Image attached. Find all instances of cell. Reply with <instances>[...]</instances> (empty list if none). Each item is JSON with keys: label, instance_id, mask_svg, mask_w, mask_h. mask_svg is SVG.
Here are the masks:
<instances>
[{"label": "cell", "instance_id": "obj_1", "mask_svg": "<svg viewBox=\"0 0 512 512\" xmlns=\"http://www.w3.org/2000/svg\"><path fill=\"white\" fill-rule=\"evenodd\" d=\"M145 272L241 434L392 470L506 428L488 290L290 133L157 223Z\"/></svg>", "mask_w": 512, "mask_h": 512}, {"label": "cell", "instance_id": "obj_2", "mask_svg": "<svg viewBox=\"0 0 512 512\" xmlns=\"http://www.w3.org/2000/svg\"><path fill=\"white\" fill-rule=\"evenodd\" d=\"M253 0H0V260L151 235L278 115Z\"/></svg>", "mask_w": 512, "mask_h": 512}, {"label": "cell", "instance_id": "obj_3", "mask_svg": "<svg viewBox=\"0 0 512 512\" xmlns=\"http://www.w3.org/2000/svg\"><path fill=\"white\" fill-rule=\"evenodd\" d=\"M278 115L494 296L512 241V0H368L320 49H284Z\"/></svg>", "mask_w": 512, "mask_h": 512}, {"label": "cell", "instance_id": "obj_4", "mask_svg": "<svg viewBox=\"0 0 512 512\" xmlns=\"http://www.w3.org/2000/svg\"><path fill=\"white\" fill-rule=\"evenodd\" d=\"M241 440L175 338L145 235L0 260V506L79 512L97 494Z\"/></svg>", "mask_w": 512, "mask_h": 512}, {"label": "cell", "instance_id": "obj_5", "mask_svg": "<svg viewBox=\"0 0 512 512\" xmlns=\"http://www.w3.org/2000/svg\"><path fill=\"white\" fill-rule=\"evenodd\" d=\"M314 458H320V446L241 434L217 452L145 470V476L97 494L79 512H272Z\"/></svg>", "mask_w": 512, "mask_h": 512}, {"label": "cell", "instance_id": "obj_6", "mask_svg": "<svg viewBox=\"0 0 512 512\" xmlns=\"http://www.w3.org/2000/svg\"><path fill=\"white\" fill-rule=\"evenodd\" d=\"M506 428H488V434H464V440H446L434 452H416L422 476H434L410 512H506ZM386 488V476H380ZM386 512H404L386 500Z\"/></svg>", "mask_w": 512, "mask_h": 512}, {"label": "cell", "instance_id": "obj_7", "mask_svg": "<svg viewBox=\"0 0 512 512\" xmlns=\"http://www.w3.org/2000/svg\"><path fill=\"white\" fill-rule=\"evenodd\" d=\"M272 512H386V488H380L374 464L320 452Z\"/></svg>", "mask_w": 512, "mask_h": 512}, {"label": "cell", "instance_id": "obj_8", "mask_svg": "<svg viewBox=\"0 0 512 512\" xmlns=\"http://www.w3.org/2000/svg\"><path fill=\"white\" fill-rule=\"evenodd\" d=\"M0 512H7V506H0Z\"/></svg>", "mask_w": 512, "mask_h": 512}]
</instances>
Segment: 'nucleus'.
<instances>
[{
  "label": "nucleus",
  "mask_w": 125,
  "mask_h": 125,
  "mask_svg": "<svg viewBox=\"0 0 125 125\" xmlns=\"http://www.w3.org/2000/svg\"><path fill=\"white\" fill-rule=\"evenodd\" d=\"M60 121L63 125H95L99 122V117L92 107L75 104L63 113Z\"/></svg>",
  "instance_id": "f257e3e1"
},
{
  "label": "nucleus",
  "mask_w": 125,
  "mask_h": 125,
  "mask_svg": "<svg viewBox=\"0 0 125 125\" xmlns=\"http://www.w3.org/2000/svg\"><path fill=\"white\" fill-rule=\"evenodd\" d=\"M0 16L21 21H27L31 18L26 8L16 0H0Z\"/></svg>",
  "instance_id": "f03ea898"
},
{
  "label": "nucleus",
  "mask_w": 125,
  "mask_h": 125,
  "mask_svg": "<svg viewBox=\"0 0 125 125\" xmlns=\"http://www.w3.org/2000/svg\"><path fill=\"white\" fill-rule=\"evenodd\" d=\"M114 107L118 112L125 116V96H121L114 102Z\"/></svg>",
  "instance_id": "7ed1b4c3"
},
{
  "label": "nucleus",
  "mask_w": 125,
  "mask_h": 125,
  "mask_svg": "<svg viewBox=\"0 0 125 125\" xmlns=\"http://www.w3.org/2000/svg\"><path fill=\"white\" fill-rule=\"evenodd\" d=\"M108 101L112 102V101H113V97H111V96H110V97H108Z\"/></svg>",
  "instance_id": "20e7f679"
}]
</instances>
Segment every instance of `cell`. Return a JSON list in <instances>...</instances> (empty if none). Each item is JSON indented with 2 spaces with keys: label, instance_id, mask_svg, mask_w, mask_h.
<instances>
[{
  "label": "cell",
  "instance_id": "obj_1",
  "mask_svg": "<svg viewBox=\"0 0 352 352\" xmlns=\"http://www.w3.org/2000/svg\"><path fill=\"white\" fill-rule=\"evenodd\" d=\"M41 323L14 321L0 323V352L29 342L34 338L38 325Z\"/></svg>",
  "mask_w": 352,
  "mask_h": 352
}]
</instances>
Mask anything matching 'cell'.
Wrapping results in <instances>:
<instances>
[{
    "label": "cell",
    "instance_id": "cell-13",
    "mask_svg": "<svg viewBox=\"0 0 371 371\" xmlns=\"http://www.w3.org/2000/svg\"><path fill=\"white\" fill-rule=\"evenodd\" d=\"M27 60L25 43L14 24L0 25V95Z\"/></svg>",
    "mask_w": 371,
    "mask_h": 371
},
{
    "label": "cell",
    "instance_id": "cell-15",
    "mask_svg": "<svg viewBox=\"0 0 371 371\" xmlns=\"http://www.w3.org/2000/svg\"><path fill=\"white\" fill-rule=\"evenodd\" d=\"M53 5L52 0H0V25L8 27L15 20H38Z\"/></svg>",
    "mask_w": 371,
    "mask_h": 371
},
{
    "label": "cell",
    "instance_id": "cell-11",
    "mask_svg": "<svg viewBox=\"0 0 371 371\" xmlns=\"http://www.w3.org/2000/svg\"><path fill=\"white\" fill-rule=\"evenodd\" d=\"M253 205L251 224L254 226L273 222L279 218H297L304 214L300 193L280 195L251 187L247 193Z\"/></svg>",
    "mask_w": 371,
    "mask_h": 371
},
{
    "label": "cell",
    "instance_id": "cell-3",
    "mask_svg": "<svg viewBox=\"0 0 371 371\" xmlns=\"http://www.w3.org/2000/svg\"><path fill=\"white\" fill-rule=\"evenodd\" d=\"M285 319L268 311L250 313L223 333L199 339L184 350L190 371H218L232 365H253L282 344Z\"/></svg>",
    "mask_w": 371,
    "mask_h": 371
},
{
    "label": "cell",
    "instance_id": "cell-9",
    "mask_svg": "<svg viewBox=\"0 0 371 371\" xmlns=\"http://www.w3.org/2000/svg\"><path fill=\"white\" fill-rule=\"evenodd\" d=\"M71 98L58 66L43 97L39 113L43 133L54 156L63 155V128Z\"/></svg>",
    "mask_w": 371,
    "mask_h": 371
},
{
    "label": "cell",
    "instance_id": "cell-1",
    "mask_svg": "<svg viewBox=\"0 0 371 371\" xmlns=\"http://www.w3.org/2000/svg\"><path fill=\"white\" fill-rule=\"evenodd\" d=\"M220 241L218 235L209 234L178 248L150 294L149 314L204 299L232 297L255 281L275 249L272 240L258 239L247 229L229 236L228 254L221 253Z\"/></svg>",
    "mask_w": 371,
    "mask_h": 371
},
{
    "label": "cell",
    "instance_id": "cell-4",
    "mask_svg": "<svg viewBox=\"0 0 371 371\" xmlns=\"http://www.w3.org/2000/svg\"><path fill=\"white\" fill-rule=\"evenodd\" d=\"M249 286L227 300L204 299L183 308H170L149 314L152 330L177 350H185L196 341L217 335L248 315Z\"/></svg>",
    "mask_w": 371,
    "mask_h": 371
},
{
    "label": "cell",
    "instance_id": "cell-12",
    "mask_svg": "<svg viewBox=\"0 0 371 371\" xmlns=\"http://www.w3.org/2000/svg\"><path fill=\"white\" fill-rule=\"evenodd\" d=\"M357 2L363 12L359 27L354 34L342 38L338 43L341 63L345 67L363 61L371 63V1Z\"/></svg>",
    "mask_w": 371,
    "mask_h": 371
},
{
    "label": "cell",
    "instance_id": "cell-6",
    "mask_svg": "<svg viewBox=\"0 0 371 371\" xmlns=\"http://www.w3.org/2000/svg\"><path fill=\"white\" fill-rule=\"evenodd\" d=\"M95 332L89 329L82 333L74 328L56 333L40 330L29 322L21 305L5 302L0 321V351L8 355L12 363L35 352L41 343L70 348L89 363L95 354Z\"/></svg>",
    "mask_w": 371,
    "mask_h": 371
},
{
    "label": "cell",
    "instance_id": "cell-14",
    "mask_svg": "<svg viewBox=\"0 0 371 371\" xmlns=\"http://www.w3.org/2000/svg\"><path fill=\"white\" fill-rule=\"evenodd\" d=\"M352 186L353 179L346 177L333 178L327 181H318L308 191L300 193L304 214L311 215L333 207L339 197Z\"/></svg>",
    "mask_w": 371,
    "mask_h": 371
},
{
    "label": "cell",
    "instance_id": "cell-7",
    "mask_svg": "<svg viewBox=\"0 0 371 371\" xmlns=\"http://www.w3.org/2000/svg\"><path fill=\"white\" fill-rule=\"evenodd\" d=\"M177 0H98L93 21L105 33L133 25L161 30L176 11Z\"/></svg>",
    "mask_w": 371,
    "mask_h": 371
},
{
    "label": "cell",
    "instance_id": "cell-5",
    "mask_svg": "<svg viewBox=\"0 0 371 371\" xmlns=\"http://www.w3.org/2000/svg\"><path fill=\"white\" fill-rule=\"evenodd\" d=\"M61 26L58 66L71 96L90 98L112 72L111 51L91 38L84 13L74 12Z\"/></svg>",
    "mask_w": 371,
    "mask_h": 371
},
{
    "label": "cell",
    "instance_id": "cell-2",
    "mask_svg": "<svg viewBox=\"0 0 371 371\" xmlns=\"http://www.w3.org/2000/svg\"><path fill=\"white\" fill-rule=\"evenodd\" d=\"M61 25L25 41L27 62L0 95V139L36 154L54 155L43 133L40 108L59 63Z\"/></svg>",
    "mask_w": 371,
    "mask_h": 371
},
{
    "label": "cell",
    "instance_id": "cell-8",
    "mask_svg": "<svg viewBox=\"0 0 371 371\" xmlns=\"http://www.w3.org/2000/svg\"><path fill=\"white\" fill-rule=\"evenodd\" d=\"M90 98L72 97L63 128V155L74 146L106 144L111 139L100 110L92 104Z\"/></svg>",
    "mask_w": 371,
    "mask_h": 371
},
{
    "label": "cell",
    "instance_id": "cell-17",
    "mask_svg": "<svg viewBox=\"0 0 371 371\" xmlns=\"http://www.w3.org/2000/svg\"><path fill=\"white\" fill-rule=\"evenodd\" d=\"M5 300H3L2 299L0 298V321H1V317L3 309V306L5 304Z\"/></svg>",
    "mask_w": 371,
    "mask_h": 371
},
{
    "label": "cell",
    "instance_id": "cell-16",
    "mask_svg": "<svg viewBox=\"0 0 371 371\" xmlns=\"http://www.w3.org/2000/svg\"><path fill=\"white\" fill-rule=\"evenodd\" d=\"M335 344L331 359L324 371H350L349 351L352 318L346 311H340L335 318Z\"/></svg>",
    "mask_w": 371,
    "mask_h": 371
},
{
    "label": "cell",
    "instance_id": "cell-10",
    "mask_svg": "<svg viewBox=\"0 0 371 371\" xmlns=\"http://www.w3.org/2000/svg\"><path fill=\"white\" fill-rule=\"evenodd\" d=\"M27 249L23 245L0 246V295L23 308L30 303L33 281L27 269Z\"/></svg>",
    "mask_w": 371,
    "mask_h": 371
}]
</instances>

####

Can you rewrite the records from their start through the line holding "Segment: 'nucleus'.", inclusive, replacing "Reply" with "Respond" and leaving everything else unchanged?

CORRECT RESPONSE ::
Image attached. Find all instances of cell. Respond with <instances>[...]</instances> (empty list if none). Each item is JSON with keys: label, instance_id, mask_svg, mask_w, mask_h. mask_svg is SVG.
Here are the masks:
<instances>
[{"label": "cell", "instance_id": "obj_1", "mask_svg": "<svg viewBox=\"0 0 512 512\" xmlns=\"http://www.w3.org/2000/svg\"><path fill=\"white\" fill-rule=\"evenodd\" d=\"M145 272L241 434L392 470L506 428L488 290L290 133L157 223Z\"/></svg>", "mask_w": 512, "mask_h": 512}, {"label": "cell", "instance_id": "obj_2", "mask_svg": "<svg viewBox=\"0 0 512 512\" xmlns=\"http://www.w3.org/2000/svg\"><path fill=\"white\" fill-rule=\"evenodd\" d=\"M253 0H0V260L151 235L278 115Z\"/></svg>", "mask_w": 512, "mask_h": 512}, {"label": "cell", "instance_id": "obj_3", "mask_svg": "<svg viewBox=\"0 0 512 512\" xmlns=\"http://www.w3.org/2000/svg\"><path fill=\"white\" fill-rule=\"evenodd\" d=\"M278 115L494 296L512 241V0H368L320 49H284Z\"/></svg>", "mask_w": 512, "mask_h": 512}, {"label": "cell", "instance_id": "obj_4", "mask_svg": "<svg viewBox=\"0 0 512 512\" xmlns=\"http://www.w3.org/2000/svg\"><path fill=\"white\" fill-rule=\"evenodd\" d=\"M241 440L175 338L145 235L0 260V506L79 512L97 494Z\"/></svg>", "mask_w": 512, "mask_h": 512}, {"label": "cell", "instance_id": "obj_5", "mask_svg": "<svg viewBox=\"0 0 512 512\" xmlns=\"http://www.w3.org/2000/svg\"><path fill=\"white\" fill-rule=\"evenodd\" d=\"M314 458H320V446L241 434L217 452L145 470V476L97 494L79 512H272Z\"/></svg>", "mask_w": 512, "mask_h": 512}, {"label": "cell", "instance_id": "obj_6", "mask_svg": "<svg viewBox=\"0 0 512 512\" xmlns=\"http://www.w3.org/2000/svg\"><path fill=\"white\" fill-rule=\"evenodd\" d=\"M506 428H488V434H464V440H446L434 452H416L422 476H434L410 512H506ZM386 488V476H380ZM386 512H404L386 500Z\"/></svg>", "mask_w": 512, "mask_h": 512}, {"label": "cell", "instance_id": "obj_7", "mask_svg": "<svg viewBox=\"0 0 512 512\" xmlns=\"http://www.w3.org/2000/svg\"><path fill=\"white\" fill-rule=\"evenodd\" d=\"M272 512H386V488H380L374 464L320 452Z\"/></svg>", "mask_w": 512, "mask_h": 512}, {"label": "cell", "instance_id": "obj_8", "mask_svg": "<svg viewBox=\"0 0 512 512\" xmlns=\"http://www.w3.org/2000/svg\"><path fill=\"white\" fill-rule=\"evenodd\" d=\"M0 512H7V506H0Z\"/></svg>", "mask_w": 512, "mask_h": 512}]
</instances>
Segment: 'nucleus'.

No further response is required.